Las líneas blancas de la ruta se le tornaron borrosas a causa de las lágrimas. Su hijo, el hijo de Nancy, que podría haber sido pescador o presidente, padre o quizás madre algún día. Nancy era su mujer, no obstante, él le importaba tan poco que la vida que él había creado en ella era absolutamente prescindible. Durante dieciocho años él había esperado, suplicado casi la mitad de ese tiempo. Y cuando por fin concibieron ese hijo, Nancy lo mató.

Ella todavía no había vuelto cuando Eric llegó, de modo que ordenó el escritorio, sintiendo que la furia crecía dentro de él con cada instante que pasaba, ahora que se le había disipado la tristeza. Empacó las maletas de Nancy, las deshizo y preparó las suyas propias (no iba a darle una sola oportunidad de poder acusarlo de nada), cargó la camioneta y se sentó en la cocina a esperar.

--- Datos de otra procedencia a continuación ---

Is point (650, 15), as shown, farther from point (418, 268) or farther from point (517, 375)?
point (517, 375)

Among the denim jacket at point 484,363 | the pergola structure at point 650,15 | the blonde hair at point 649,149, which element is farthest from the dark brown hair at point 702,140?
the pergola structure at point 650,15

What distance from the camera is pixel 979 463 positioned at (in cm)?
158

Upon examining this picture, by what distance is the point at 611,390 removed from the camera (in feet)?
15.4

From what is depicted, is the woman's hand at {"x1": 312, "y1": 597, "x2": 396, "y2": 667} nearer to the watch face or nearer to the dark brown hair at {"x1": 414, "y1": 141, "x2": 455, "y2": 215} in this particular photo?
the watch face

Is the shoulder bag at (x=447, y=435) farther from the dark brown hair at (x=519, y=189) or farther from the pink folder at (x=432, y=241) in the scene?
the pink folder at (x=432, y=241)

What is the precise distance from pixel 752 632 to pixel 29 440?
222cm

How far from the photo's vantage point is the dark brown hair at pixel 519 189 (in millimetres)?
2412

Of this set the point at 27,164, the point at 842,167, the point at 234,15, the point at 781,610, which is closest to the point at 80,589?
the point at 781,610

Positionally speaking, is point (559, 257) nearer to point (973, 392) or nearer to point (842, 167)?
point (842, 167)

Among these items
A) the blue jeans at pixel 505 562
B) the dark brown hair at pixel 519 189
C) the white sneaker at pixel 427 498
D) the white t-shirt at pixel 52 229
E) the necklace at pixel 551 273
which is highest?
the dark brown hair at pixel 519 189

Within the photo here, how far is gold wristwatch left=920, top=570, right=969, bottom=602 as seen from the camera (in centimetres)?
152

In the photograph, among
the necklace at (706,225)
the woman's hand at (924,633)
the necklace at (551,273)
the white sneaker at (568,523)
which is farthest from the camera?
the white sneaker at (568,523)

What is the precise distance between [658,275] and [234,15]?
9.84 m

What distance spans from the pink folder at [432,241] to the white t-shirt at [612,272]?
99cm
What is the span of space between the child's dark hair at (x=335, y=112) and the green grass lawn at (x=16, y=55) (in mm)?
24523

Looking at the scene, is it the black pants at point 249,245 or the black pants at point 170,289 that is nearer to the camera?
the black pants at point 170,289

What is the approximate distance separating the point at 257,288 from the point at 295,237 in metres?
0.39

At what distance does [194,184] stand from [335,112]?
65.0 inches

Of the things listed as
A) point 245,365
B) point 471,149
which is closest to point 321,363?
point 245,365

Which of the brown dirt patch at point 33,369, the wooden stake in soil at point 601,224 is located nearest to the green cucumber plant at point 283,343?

Nancy llegó poco después de la una de la tarde. Entró de costado, con los brazos cargados de paquetes, y el pelo teñido de negro.

– ¡No sabes lo que compré! -exclamó por encima del crujido de las bolsas, al tiempo que las apoyaba sobre la mesada-. Fui a la tiendita que está al lado de…

– Cierra la puerta -le ordenó Eric con voz helada. En cámara lenta, Nancy lo miró por encima del hombro.

– ¿Qué pasa?

– Cierra la puerta y siéntate.

Ella cerró la puerta y se acercó a la mesa con cautela, quitándose los guantes de cuero.

– Cielos, estás furioso por algo. ¿Traigo el látigo? -preguntó, tratando de suavizarlo.

– Hoy encontré algo. -Con ojos de hielo, arrojó la cuenta del hospital por encima de la mesa. -¿Quieres decirme qué es?

Nancy bajó la vista y sus manos quedaron inmóviles. La sorpresa quedó registrada en un leve fruncimiento del entrecejo, luego la disimuló bajo una expresión altanera.